C:\Windows\System32\msvcrt.dll is the Microsoft C Runtime Library:
Declare Function rand Lib "msvcrt" () As Long ' this in a VBA module
and then you can use it like this x = rand / 32767 in your code:
Sub ZoomRNG()
t = Timer
Dim i%, x#, y#, Found As Boolean
For i = 1 To 1000
Found = False
Do
x = rand / 32767 ' RAND_MAX = 32,767
y = rand / 32767
If ((x > 0.5) And (x < 0.51)) Then
If ((y > 0.5) And (y < 0.51)) Then
' Write if both x & y in a narrow range
Cells(i, 1) = i
Cells(i, 2) = x
Cells(i, 3) = y
Found = True
End If
End If
Loop While (Not Found)
Next i
Debug.Print Timer - t ' 2.875 seconds
End Sub
After reading this question I got curious and found the paper
"Assessing Excel VBA Suitability for Monte Carlo Simulation" by Alexei Botchkarev that is available here. Both RAND and RND functions are not recommended, but as pointed out in the paper the Mersenne Twister has been implemented in VBA by Jerry Wang.

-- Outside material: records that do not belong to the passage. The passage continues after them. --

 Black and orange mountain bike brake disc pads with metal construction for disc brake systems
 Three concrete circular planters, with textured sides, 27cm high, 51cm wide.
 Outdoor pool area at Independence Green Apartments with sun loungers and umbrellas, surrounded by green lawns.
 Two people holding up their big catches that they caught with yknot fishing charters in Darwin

A quick search led me to this nicely commented Version that has been updated the last 2015/2/28: http://www.math.sci.hiroshima-u.ac.jp/~m-mat/MT/VERSIONS/BASIC/MTwister.xlsb
Source: http://www.math.sci.hiroshima-u.ac.jp/~m-mat/MT/VERSIONS/BASIC/basic.html
All LCGs will generate hyperplanes. The quality of the LCG increases with decreasing distance between these hyperplanes. So, having more hyperplanes than RANDU is a good thing.
The MT plot looks much better because it is NOT an LCG. Indeed, any non-LCG pRNG could have a random looking plot and still be a bad.

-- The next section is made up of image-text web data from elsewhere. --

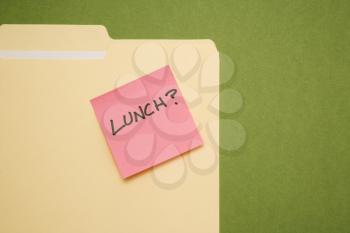 Royalty Free Photo of a Folder With a Pink Sticky Note Reading Lunch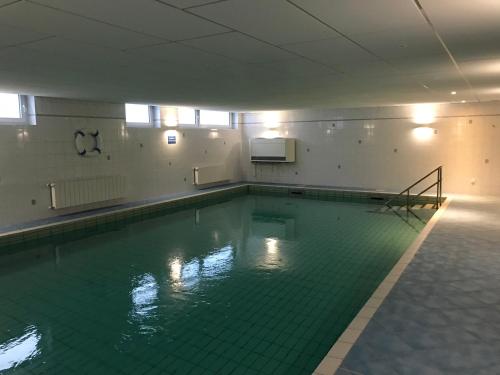 ein leerer Pool mit grünem Fliesenboden in der Unterkunft Nordstern in Cuxhaven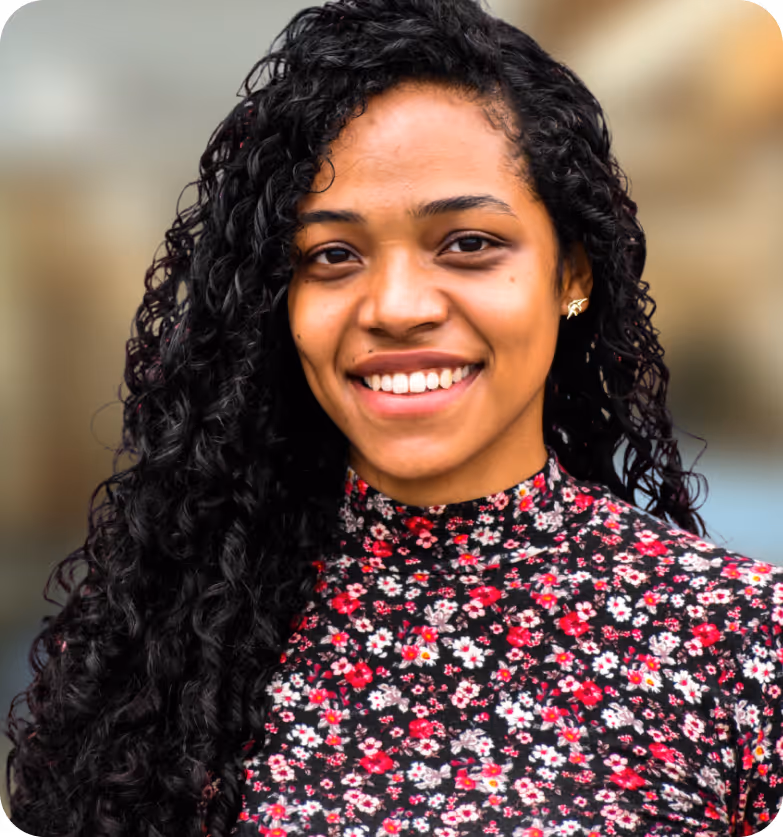 Smiling woman with long curly hair wearing a black floral high-neck top against a blurred background.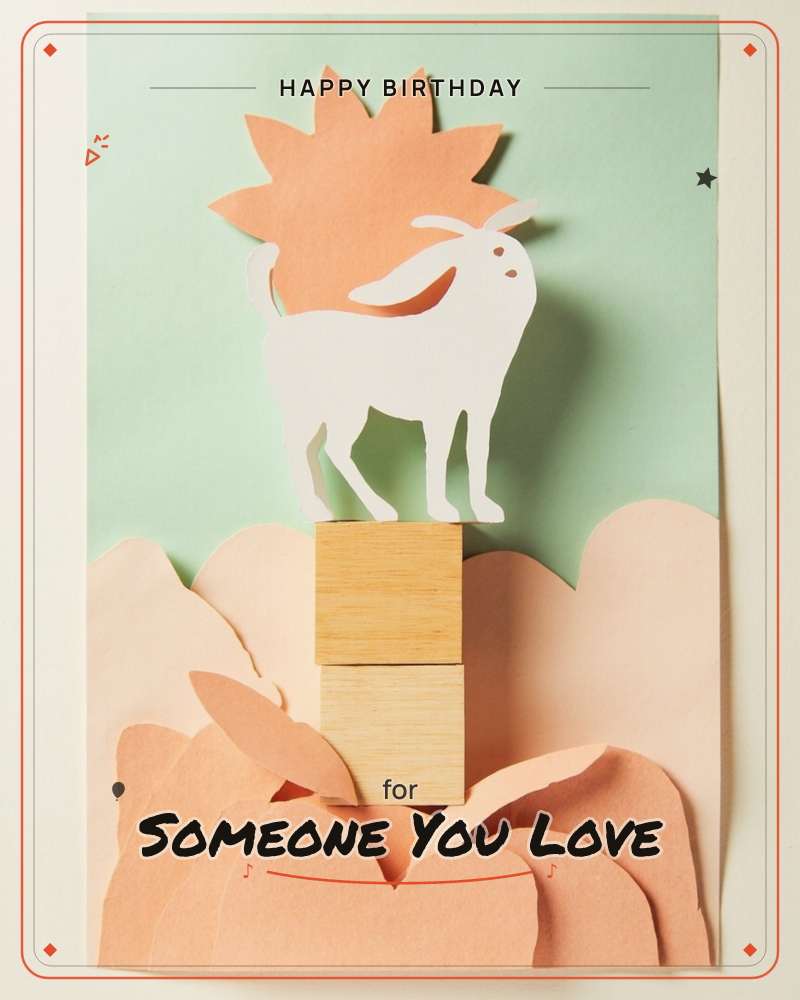 A white paper-cut goat stands proudly atop two stacked wooden blocks, its head raised toward a spiky peach-coloured paper sun against a soft mint-green…, a birthday e-card design
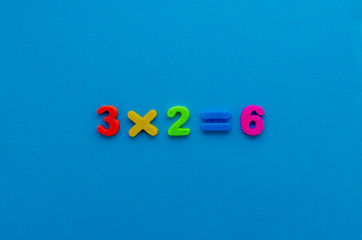 math action on blue paper background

To avoid the problem of 2D correlations, you could use the same LCG for x and y but have different seeds for x and y. Of course, this will not work with RND because you cannot have two separate streams. You will need an LCG pRNG that takes the seed as an argument by reference.
As a balance between speed and goodness, I was thinking of combining them like
for...
z = [rand()] ' good but slow.
for .. ' just a few
t = z + rnd()
t = t - int(t)
...
Remember that good entropy + bad entropy = better entropy.
That said, only 0.05ms per [rand()].